I assume you mean the activity #a# of liquid water... which is just the "real life" version of concentration.

In general, we define activity as:

#color(blue)(a_A = chi_Agamma_A) = (chi_Agamma_AP_A^@)/(P_A^@) = color(blue)(P_A/P_A^@)#,

where:

  • #a_A# is the activity of substance #A#.
  • #gamma_A# is the activity coefficient of substance #A#.
  • #chi_A = n_A/(sum_(i=1)^(N) n_i)# is the mol fraction of substance #A# and #n_i# is the mols of substance #i#.
  • #P_A# is the partial vapor pressure of substance #A#.
  • #P_A^@# is the vapor pressure of pure #A# under the same conditions.
  • #P_A = chi_Agamma_AP_A^@# is the real-life version of Raoult's law (i.e. for nonideal solutions).

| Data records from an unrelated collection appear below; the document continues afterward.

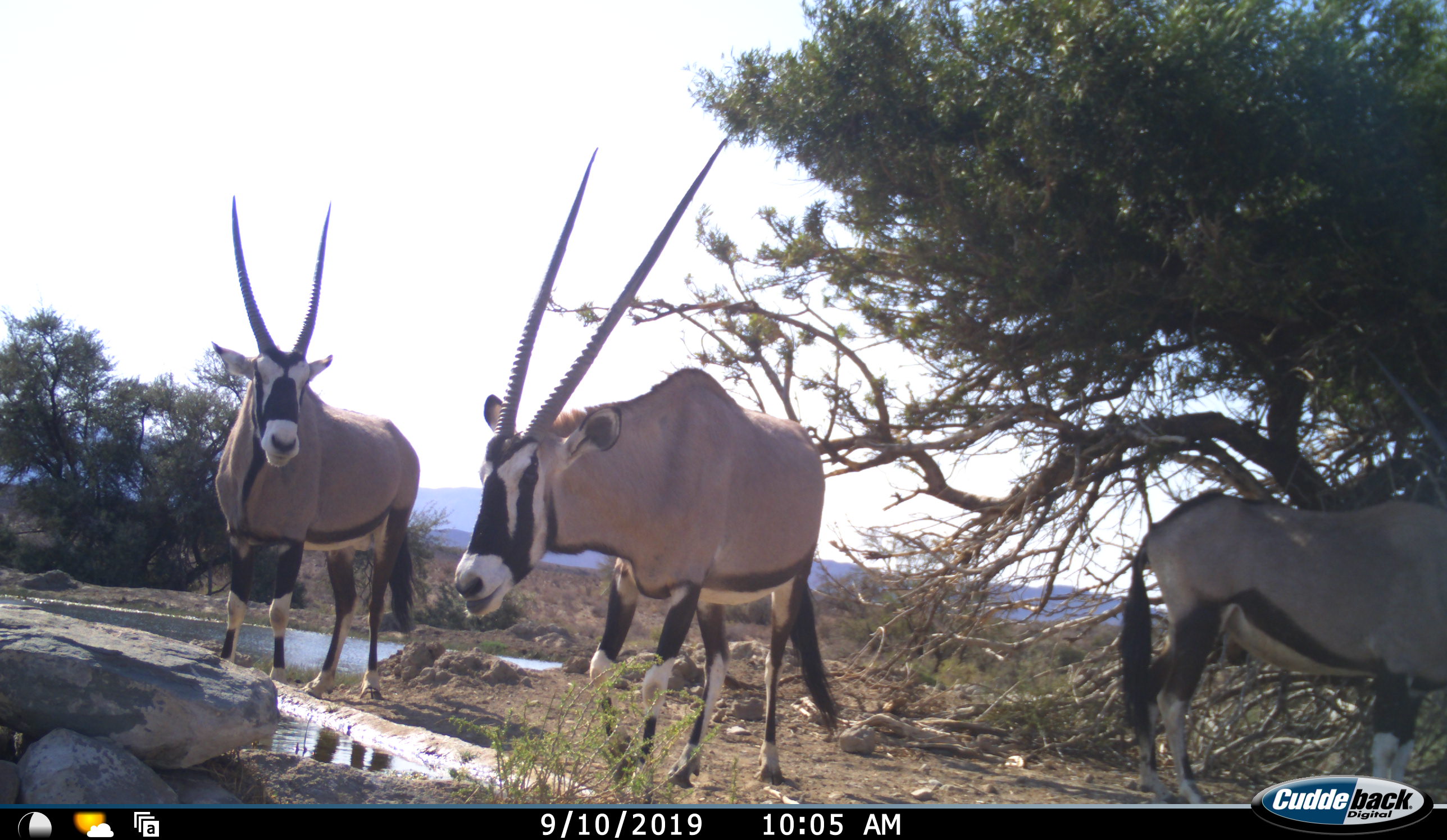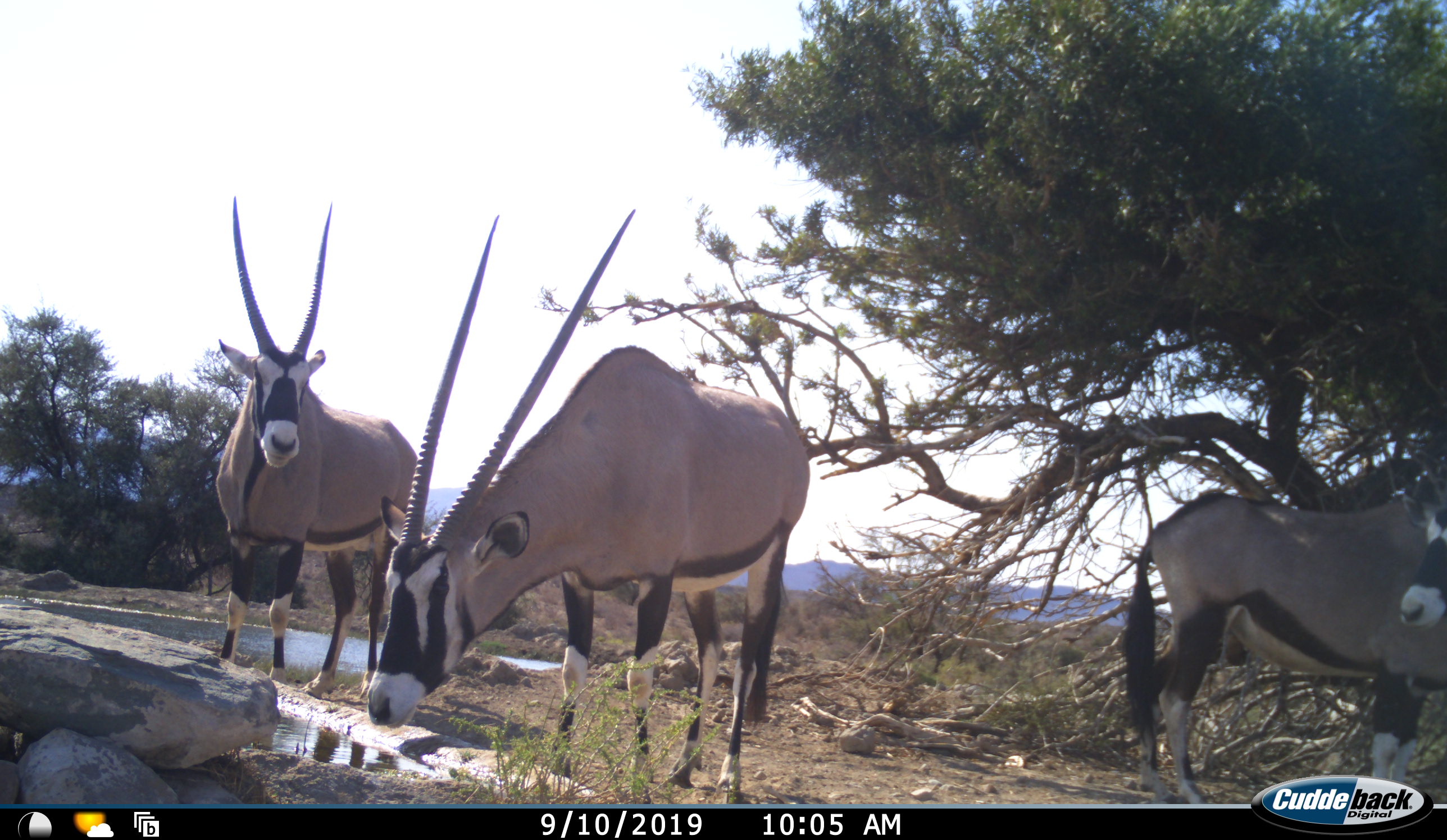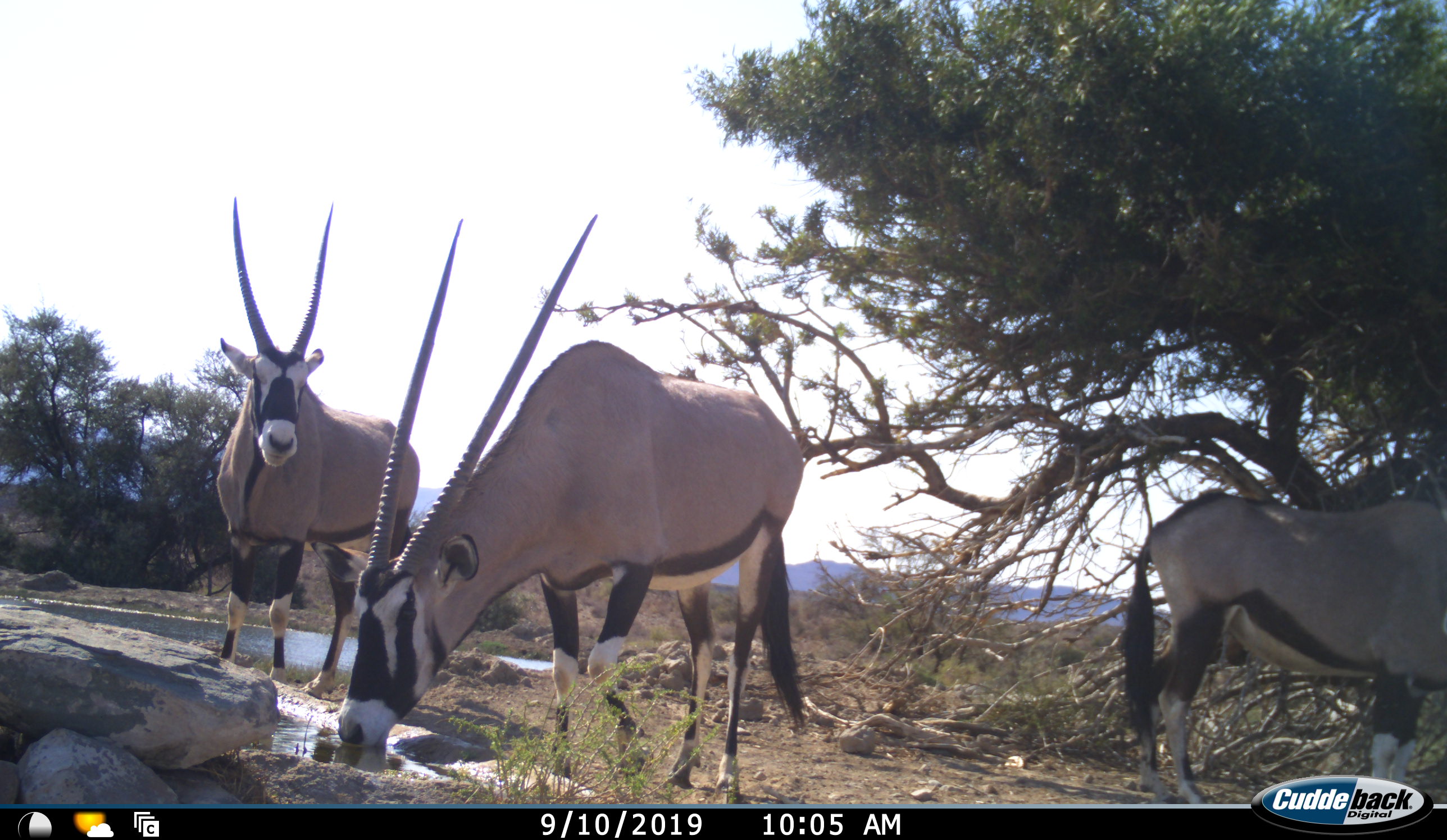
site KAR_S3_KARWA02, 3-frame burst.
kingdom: Animalia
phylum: Chordata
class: Mammalia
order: Artiodactyla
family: Bovidae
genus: Oryx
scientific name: Oryx gazella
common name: gemsbok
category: oryx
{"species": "oryx (gemsbok) (Oryx gazella)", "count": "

You can find a more tailored definition here, but we can cover this in general using water as an example.

Let's say we had a pure water solution of #"pH"# #7# at #25^@ "C"# and #"1 atm"#, with concentrations #["H"^(+)] = 10^(-7) "M"# and #["OH"^(-)] = 10^(-7) "M"#. In a #"1 L"# solution, we thus have:

#n_(H^(+)) = 10^(-7) "mols"#
#n_(OH^(-)) = 10^(-7) "mols"#
#n_(H_2O) = cancel"1 L" xx (997.0749 cancel"g")/cancel"L" xx "1 mol water"/(18.015 cancel"g") = "55.34 mols"#

As a result, the mol fraction of water in water is:

#chi_(H_2O) = n_(H_2O)/(n_(H^(+)) + n_(OH^(-)) + n_(H_2O))#

#= "55.34 mols"/(10^(-7) "mols" + 10^(-7) "mols" + "55.34 mols")#

#= 0.9999999964 cdots ~~ 1#

It is known that as #chi_A -> 1#, #gamma_A -> 1#. Since #chi_A ~~ 1#, it follows that #a_A ~~ 1#, and the activity of water in water is #bb1#.

Another way to recognize this is to realize that, and this is a redundant description, but water by itself can be treated as "water in water", so:

#P_A/P_A^@ = 1#

since the vapor pressure of water in this pure water "solution", #P_A#, is (effectively) not reduced by any solutes relative to the vapor pressure of pure water, #P_A^@#, both at the same temperature and pressure.